萧湛太自卑了。他走路永远低着头,不敢跟人对视,说话声音比蚊子还小。这不行。
未来的皇帝,可以仁慈,但绝不能懦弱。我开始有意无意地“吹捧”他。他写的字,
其实一般般,我就夸:“殿下这笔锋,藏着一股韧劲儿,将来必成大器!”他读的书,
有时候理解得不对,我就说:“殿下这个想法真是新颖!奴才都没想到还能这么解!
”一开始,他总是不安地摆手,说“没有没有”。但夸的次数多了,他看我的眼神,
也渐渐有了光。陈御史来给他上课的时候,也发现了他的变化。“殿下最近,
似乎开朗了许多。”陈御史捋着胡子,欣慰地对我说。我谦虚地回答:“都是大人教导有方。
”陈御史看了我一眼,笑而不语。他头顶的金光,越发柔和了。他知道是我在后面搞小动作,
但他默许了。我们俩,形成了一种奇妙的默契。一个在朝堂上为他铺路,
一个在宫里为他强身健体,重塑三观。最关键的一步,是教他“看人”。这正是我最擅长的。
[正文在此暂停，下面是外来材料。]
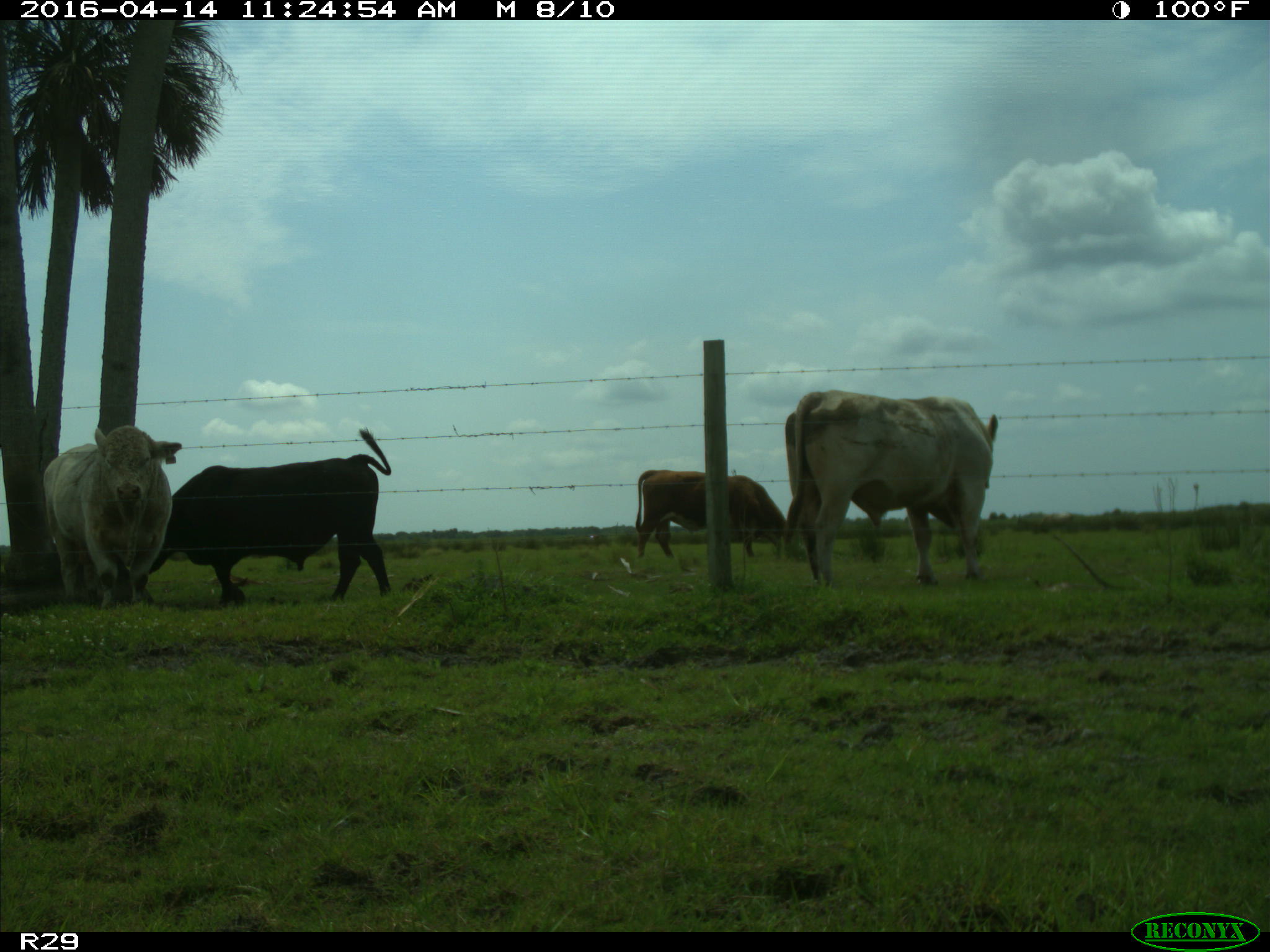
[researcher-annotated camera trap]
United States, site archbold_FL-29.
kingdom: Animalia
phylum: Chordata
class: Mammalia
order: Artiodactyla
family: Bovidae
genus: Bos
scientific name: Bos taurus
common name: domestic cow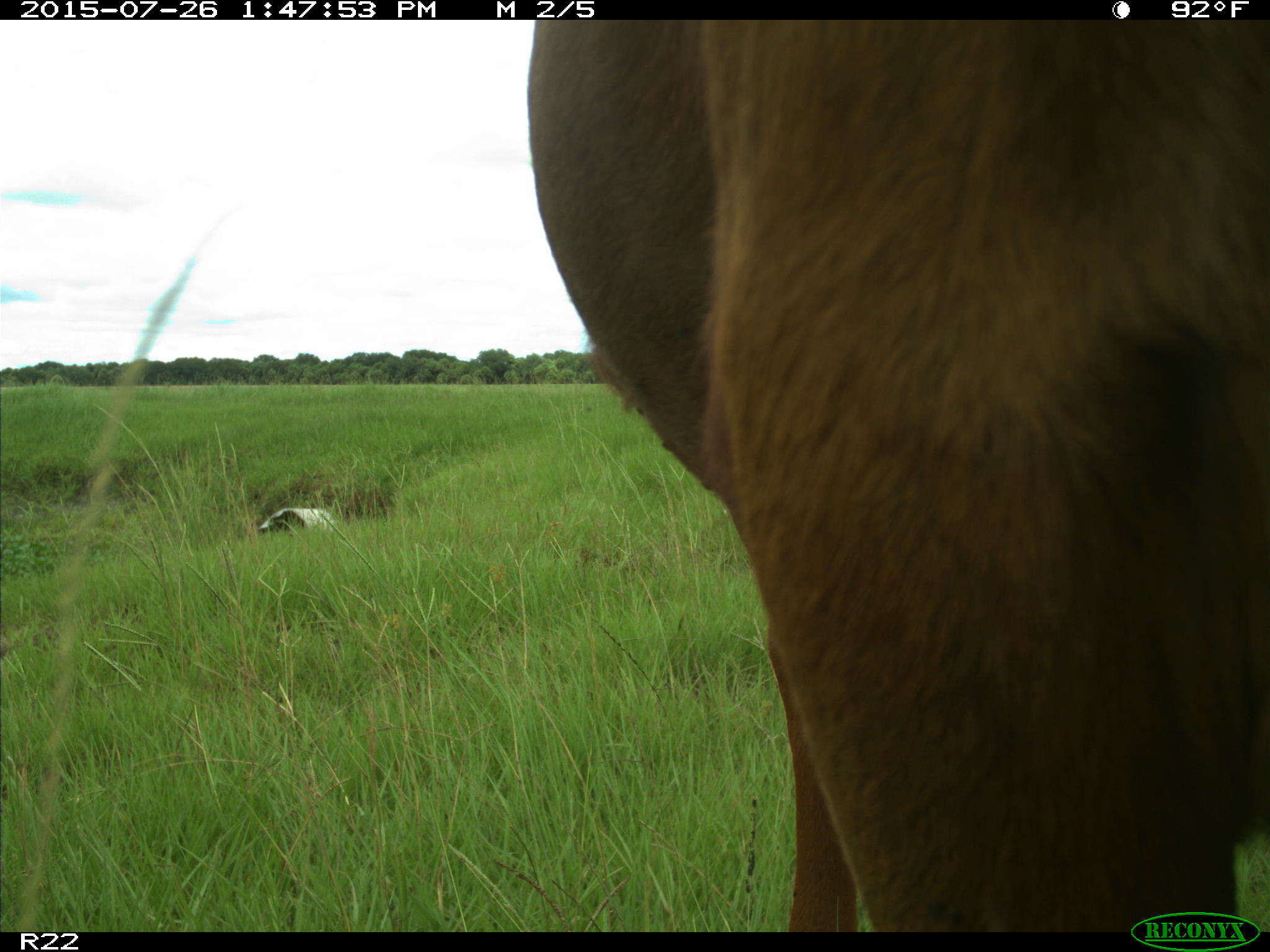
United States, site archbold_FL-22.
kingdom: Animalia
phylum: Chordata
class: Mammalia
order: Artiodactyla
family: Bovidae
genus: Bos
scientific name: Bos taurus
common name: domestic cow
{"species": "Bos taurus (domestic cow)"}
我不能直接告诉他我能看见气运,但我可以换一种方式。有一天,太子和五皇子,
那两个头顶黑得发亮的活宝,来他宫里耀武扬威。说是探望,其实就是来找乐子。
他们抢了萧湛最喜欢的一本旧书,当着他的面撕得粉碎。萧湛气得浑身发抖,眼圈都红了,
却一个字都不敢说。太子和五皇子看着他这副样子,哈哈大笑,心满意足地走了。
等他们走后,萧湛终于忍不住,趴在桌子上哭了起来。我没有去安慰他。我等他哭够了,
才递过去一杯热茶。“殿下,哭是没用的。”我轻声说。他抬起头,眼睛肿得像桃子。
“可我……我打不过他们。”“是,您现在是打不过他们。”我点点头,“但您有没有想过,
为什么他们要来欺负您?”他愣住了。我继续说:“因为您在他们眼里,是安全的。